Personal information
- Full name: William Molyneux Rose
- Born: 20 September 1842 Wolston, Warwickshire, England
- Died: 13 January 1917 (aged 74) Wolston, Warwickshire, England
- Nickname: Billy the blue-blooded buck
- Batting: Right-handed
- Bowling: Right-arm slow

Domestic team information
- 1867: Marylebone Cricket Club

Career statistics
| Competition | First-class |
| Matches | 7 |
| Runs scored | 35 |
| Batting average | 4.37 |
| 100s/50s | –/– |
| Top score | 9 |
| Balls bowled | 512 |
| Wickets | 23 |
| Bowling average | 9.52 |
| 5 wickets in innings | 2 |
| 10 wickets in match | 1 |
| Best bowling | 8/71 |
| Catches/stumpings | 10/– |
- Source: Cricinfo, 9 September 2019

= William Rose (cricketer, born 1842) =

English cricketer (1842–1917)

William Molyneux Rose (20 September 1842 – 13 January 1917) was an English first-class cricketer.

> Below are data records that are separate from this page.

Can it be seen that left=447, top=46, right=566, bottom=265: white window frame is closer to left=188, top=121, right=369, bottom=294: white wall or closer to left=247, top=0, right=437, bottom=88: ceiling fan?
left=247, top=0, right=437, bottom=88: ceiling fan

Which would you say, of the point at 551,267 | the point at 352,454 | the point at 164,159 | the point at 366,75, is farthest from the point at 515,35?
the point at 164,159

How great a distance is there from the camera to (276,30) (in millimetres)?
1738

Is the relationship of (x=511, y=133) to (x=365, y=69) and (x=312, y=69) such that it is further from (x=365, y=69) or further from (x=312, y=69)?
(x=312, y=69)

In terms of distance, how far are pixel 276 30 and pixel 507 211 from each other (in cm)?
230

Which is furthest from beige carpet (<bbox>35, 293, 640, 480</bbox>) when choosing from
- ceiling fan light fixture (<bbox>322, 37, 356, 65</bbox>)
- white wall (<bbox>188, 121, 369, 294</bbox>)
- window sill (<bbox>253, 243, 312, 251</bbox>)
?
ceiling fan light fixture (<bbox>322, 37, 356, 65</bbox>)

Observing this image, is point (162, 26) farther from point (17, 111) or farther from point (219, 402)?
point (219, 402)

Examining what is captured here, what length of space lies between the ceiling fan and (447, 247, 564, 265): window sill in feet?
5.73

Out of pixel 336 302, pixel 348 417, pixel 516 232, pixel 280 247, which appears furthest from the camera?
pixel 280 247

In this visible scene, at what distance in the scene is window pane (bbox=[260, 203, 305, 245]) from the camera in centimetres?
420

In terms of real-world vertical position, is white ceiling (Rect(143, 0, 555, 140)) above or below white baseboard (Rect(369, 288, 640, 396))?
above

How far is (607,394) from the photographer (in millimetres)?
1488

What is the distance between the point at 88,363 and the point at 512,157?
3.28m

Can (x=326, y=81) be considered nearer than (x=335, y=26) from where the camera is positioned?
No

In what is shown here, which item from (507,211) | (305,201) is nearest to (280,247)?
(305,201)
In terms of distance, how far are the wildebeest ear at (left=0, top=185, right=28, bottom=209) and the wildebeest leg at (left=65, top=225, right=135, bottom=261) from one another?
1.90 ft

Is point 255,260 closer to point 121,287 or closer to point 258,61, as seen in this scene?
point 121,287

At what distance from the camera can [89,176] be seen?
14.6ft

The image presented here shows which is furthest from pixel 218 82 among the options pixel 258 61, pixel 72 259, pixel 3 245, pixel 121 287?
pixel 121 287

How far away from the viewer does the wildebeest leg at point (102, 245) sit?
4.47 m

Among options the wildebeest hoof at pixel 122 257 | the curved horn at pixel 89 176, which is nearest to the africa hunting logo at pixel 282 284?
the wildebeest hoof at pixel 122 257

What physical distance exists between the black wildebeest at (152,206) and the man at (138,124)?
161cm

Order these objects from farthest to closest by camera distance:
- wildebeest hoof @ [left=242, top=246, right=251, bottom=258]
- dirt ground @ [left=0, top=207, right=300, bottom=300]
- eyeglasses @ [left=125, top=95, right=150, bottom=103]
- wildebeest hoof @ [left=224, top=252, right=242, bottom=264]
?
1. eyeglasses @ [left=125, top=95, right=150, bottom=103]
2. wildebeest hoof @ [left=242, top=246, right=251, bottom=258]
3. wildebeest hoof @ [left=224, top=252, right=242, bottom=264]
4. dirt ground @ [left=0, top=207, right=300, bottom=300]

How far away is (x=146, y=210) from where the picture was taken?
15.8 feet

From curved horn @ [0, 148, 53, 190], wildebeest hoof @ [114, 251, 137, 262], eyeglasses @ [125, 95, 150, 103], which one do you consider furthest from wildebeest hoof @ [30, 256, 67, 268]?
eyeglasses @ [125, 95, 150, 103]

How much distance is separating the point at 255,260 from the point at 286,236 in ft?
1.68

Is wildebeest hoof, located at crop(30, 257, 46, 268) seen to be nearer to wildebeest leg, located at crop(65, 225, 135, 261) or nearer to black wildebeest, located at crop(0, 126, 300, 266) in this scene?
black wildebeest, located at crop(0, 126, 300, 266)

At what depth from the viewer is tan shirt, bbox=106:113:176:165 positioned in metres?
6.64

Rose was born in September 1842 at Wolston, Warwickshire. He was educated at Eton College. After leaving Eton, Rose purchased the rank of ensign in the 32nd Foot in July 1860. He resigned his commission in May 1865. He made his debut in first-class cricket for the Gentlemen of Marylebone Cricket Club against the Professionals of Marylebone Cricket Club at Lord's in 1867. He made three further first-class appearances in 1867, playing for the Marylebone Cricket Club against Surrey, for the South of the Thames in the North of the Thames v South of the Thames fixture, and once more for the Gentlemen of Marylebone Cricket Club against Kent. He made his next first-class appearance in 1870 for the Gentlemen of Marylebone Cricket Club against Kent, before making two first-class appearances in 1871, with Rose appearing for the North in the North v South fixture, and for the Gentlemen of Marylebone Cricket Club against Kent. A right-arm slow lob bowler, he took 23 wickets at an average of 9.52, with best figures of 8 for 71, which was one of two five wicket hauls he took in first-class cricket, alongside taking ten wickets in a match once. Rose died at Wolston in January 1917.